Required action
Go through the entries below and retype them exactly, omitting each picture.

(Listed entries begins)

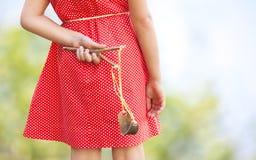 Kleines Mädchen mit Slingshot stockfoto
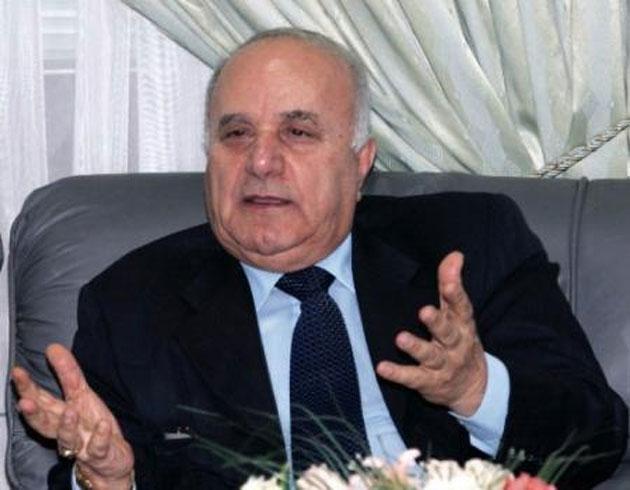رئيس الوزراء الاسبق د. عدنان بدران متحدثا بلقاء صحفي -(الغد)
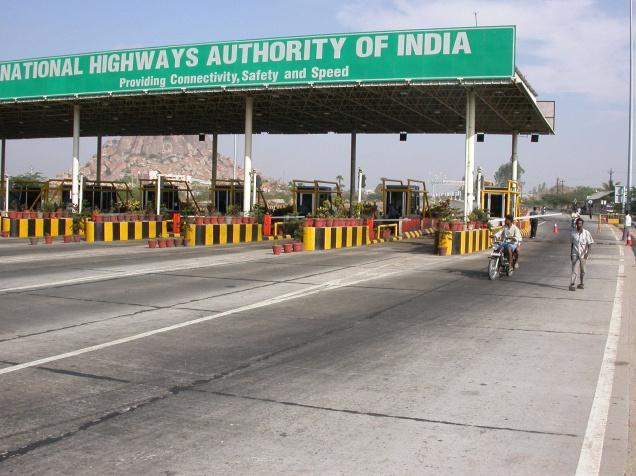 Toll staff misbehaves with tourists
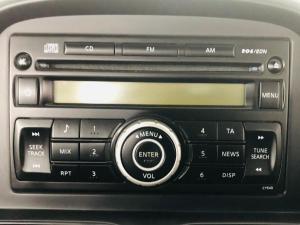 Nissan NP300 Hardbody 2.4 double cab 4x4 - Image 6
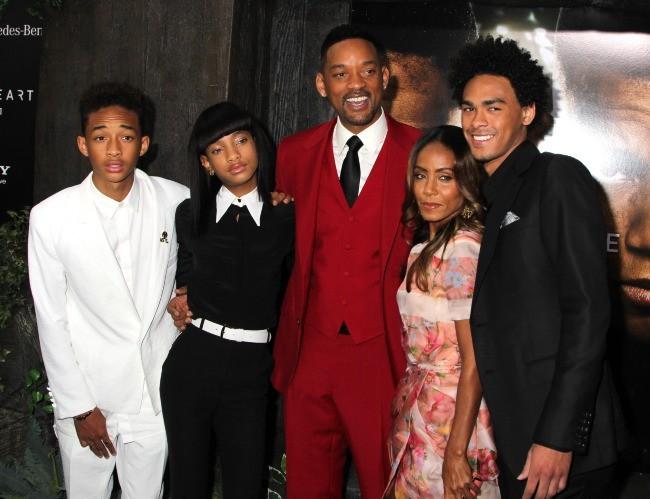 Willow Smith entourée de Jada Pinkett, Jaden et Will Smith le 29 mai 2013 à New York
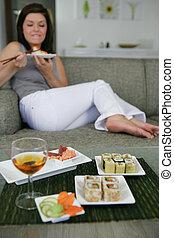 femme mange, sushi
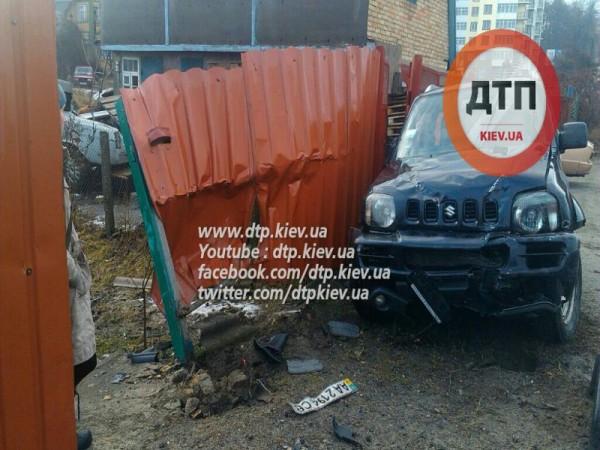 Suzuki таранила забор в Буче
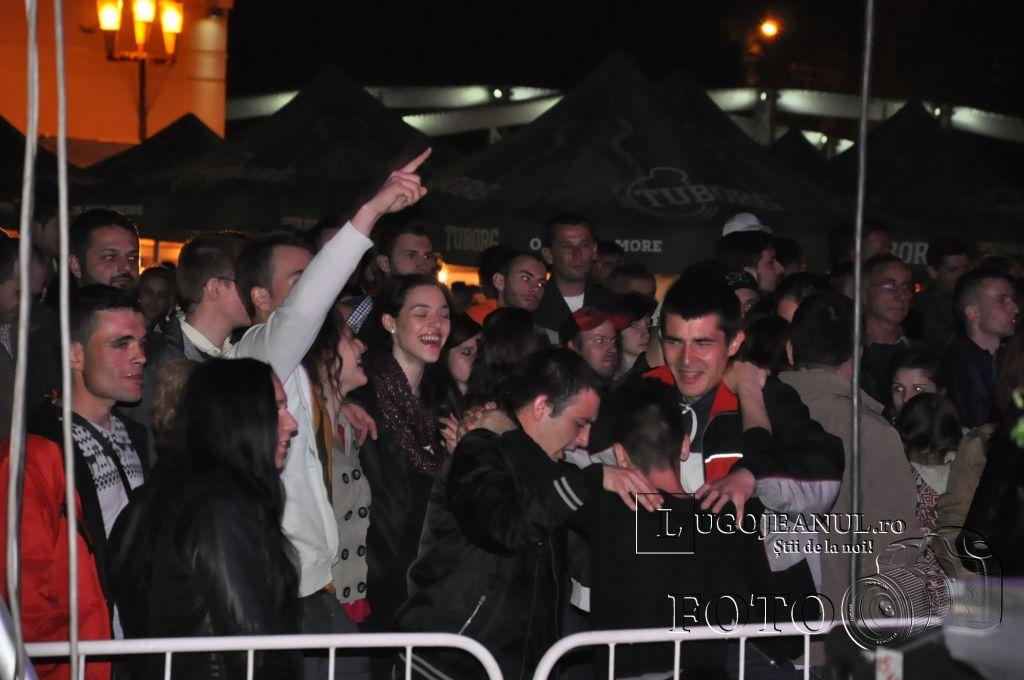 festivalul berii lugoj 2014 sarbatoarea berii lugoj 2014 ziua 3 aleksandra muzica sarbeasca public foto lugojeanul copyright (30)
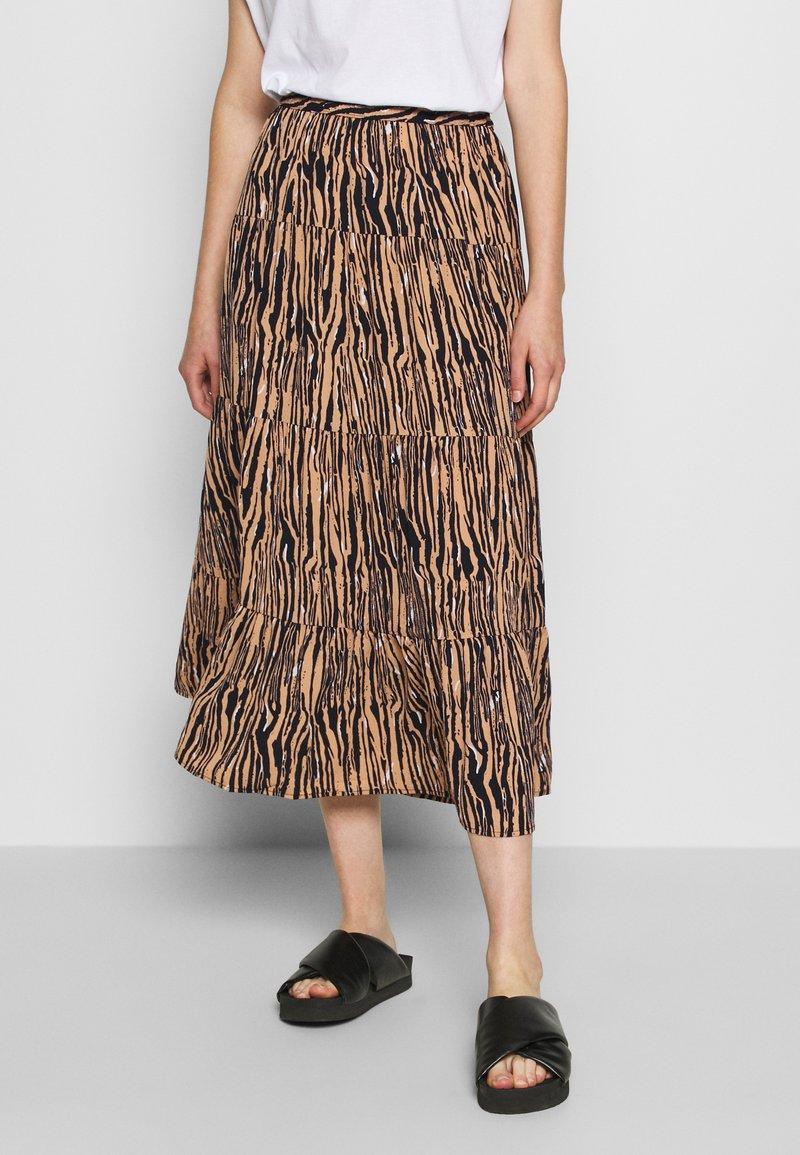 Vero Moda - VMSAGA SKIRT - Maxi sukně - tan/selma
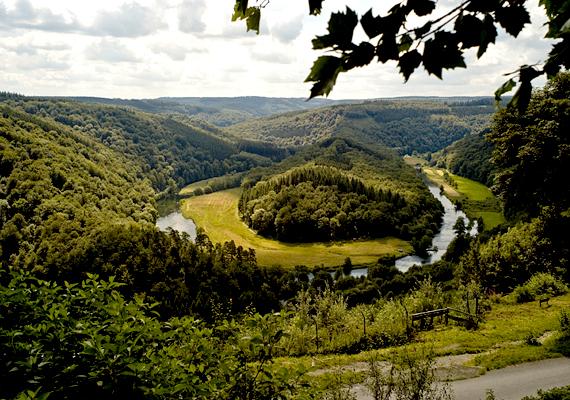 A belgiumi Ardennek területén található erdők ma a kirándulók kedvelt úti céljai, egykor azonban a második világháború ütközeteinek véres színhelyei voltak.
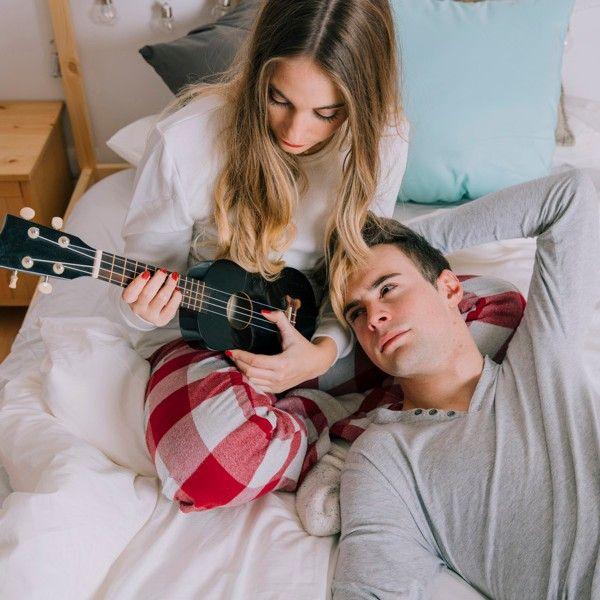 Homem observa mulher tocando ukulele na cama https://br.freepik.com/fotos-gratis/homem-olhando-mulher-com-ukulele_1574609.htm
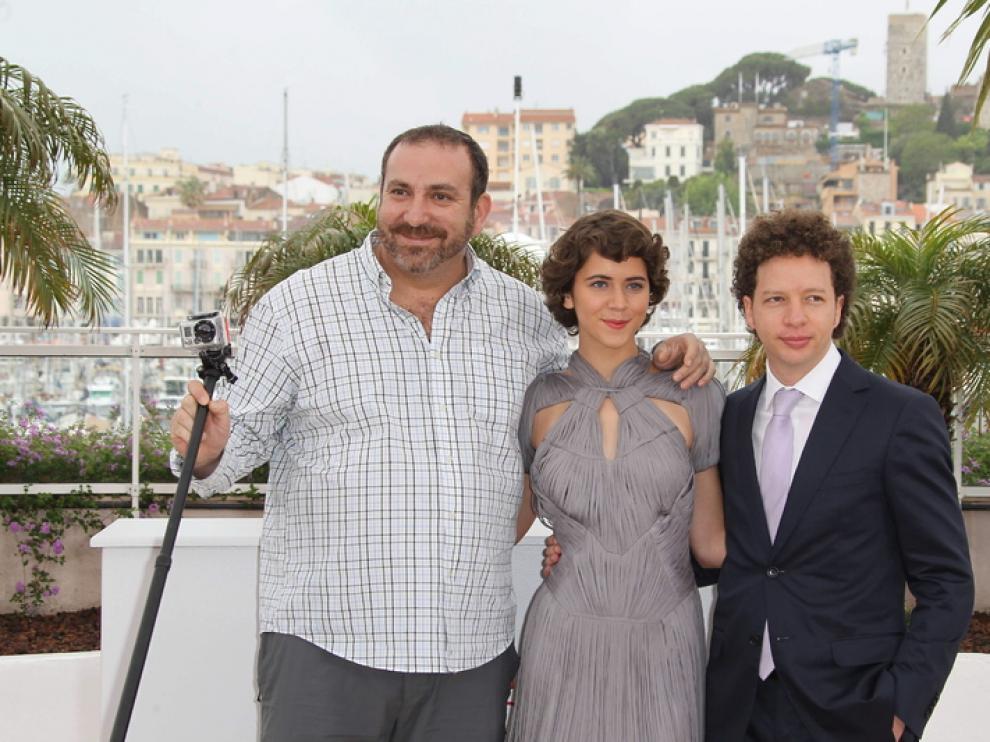 El director, Michel Franco, y los actores de 'Después de Lucía'.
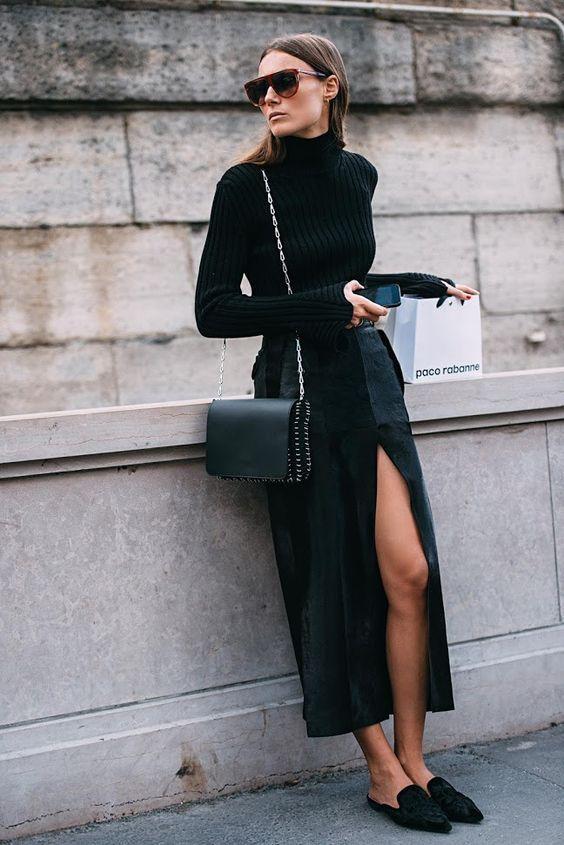 Look all black, todo preto, saia midi com fenda, mule preto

(Listed entries ends)

Exercise result
 Kleines Mädchen mit Slingshot stockfoto
رئيس الوزراء الاسبق د. عدنان بدران متحدثا بلقاء صحفي -(الغد)
 Toll staff misbehaves with tourists
 Nissan NP300 Hardbody 2.4 double cab 4x4 - Image 6
 Willow Smith entourée de Jada Pinkett, Jaden et Will Smith le 29 mai 2013 à New York
 femme mange, sushi
 Suzuki таранила забор в Буче
 festivalul berii lugoj 2014 sarbatoarea berii lugoj 2014 ziua 3 aleksandra muzica sarbeasca public foto lugojeanul copyright (30)
 Vero Moda - VMSAGA SKIRT - Maxi sukně - tan/selma
 A belgiumi Ardennek területén található erdők ma a kirándulók kedvelt úti céljai, egykor azonban a második világháború ütközeteinek véres színhelyei voltak.
 Homem observa mulher tocando ukulele na cama https://br.freepik.com/fotos-gratis/homem-olhando-mulher-com-ukulele_1574609.htm
 El director, Michel Franco, y los actores de 'Después de Lucía'.
 Look all black, todo preto, saia midi com fenda, mule preto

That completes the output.